Greatest hits album by Ray Charles
- Released: 1988
- Recorded: 1960–1972
- Genre: R&B; soul; jazz; piano blues;
- Length: 67:25 (original), 66:18 (re-release)
- Label: Rhino
- Producer: Ray Charles; Steve Hoffman; Richard Foos;

Ray Charles chronology
| Just Between Us (1988) | Anthology (1988) | Would You Believe? (1990) |

Posthumous cover

= Anthology (Ray Charles album) =

Anthology is the first compact disc to collect many of soul music icon Ray Charles' ABC-Paramount-era recordings. AllMusic considers it to be "the best single CD collection of Ray Charles' '60s and '70s ABC-Paramount material", while Rhino Records, the issuing label, refers to it in the liner notes as "the compact disc edition of Ray Charles' Greatest Hits", alluding to the two Rhino LPs issued the same year. It is one of the first CDs to be released by Rhino.

Charles, who retained the master rights (currently controlled by his estate since his June 2004 passing) to his ABC-Paramount recordings, supervised a remixing of the 20 songs on this compilation especially for this recording with mastering engineer Steve Hoffman, while Rhino chairman Richard Foos helped select and sequence the tracks for the CD.

While the CD is culled entirely from Charles' ABC-Paramount recordings, his Atlantic Records period is represented by three live recordings of "What'd I Say", "I Got a Woman", and "Hallelujah I Love Her So" from the 1965 concert recording Ray Charles Live In Concert.

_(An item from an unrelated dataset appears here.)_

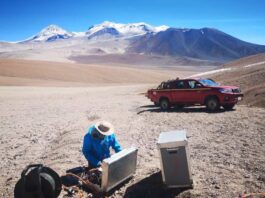Innovación y tecnología para la recarga artificial de acuíferos una solución en apoyo a la seguridad hídrica del desierto de Chile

The album was repackaged with a new cover after Charles' death. The original release included the song "Sticks and Stones"; this was substituted for "America the Beautiful" on subsequent releases.

Professional ratings
Review scores
| Source | Rating |
| AllMusic |  |

==Track listing==

Original release
1. "Hit the Road Jack" (Percy Mayfield)
2. "Georgia on My Mind" (Stuart Gorrell/Hoagy Carmichael)
3. "Let's Go Get Stoned" (Nick Ashford/Valerie Simpson/Jo Armstead)
4. "I Don't Need No Doctor" (Nick Ashford/Valerie Simpson/Jo Armstead)
5. "Hallelujah I Love Her So" (1965 live version) (Ray Charles)
6. "One Mint Julep" (Rudy Toombs)
7. "That Lucky Old Sun" (Haven Gillespie/Harry Beasley Smith)
8. "Unchain My Heart" (Teddy Powell/Bobby Sharp)
9. "Don't Set Me Free" (Teddy Powell)
10. "I Can't Stop Loving You" (Don Gibson)
11. "Busted" (Harlan Howard)
12. "Crying Time" (Buck Owens)
13. "Cry" (Churchill Kohlman)
14. "What'd I Say" (1965 live version) (Ray Charles)
15. "Here We Go Again" (Don Lanier/Red Steagall)
16. "Sticks and Stones" (Titus Turner)
17. "I Got a Woman" (1965 live version) (Ray Charles)
18. "Eleanor Rigby" (John Lennon/Paul McCartney)
19. "You Are My Sunshine" (Jimmie Davis/Charles Mitchell)
20. "Born to Lose" (Ted Daffan)

Re-release
1. "Hit the Road Jack" (Percy Mayfield)
2. "Georgia on My Mind" (Stuart Gorrell/Hoagy Carmichael)
3. "Let's Go Get Stoned" (Nick Ashford/Valerie Simpson/Jo Armstead)
4. "I Don't Need No Doctor" (Nick Ashford/Valerie Simpson/Jo Armstead)
5. "Hallelujah I Love Her So" (1965 live version) (Ray Charles)
6. "One Mint Julep" (Rudy Toombs)
7. "That Lucky Old Sun" (Haven Gillespie/Harry Beasley Smith)
8. "Unchain My Heart" (Teddy Powell/Bobby Sharp)
9. "Don't Set Me Free" (Teddy Powell)
10. "I Can't Stop Loving You" (Don Gibson)
11. "Busted" (Harlan Howard)
12. "Crying Time" (Buck Owens)
13. "Cry" (Churchill Kohlman)
14. "What'd I Say" (1965 live version) (Ray Charles)
15. "Here We Go Again" (Don Lanier/Red Steagall)
16. "I Got a Woman" (1965 live version) (Ray Charles)
17. "Eleanor Rigby" (John Lennon/Paul McCartney)
18. "You Are My Sunshine" (Jimmie Davis/Charles Mitchell)
19. "Born to Lose" (Ted Daffan)
20. "America the Beautiful" (Katharine Lee Bates/Samuel Ward)

==Certifications and sales==

| Region | Certification | Certified units/sales |
| United States (RIAA) | Gold | 500,000^{^} |
^{^} Shipments figures based on certification alone.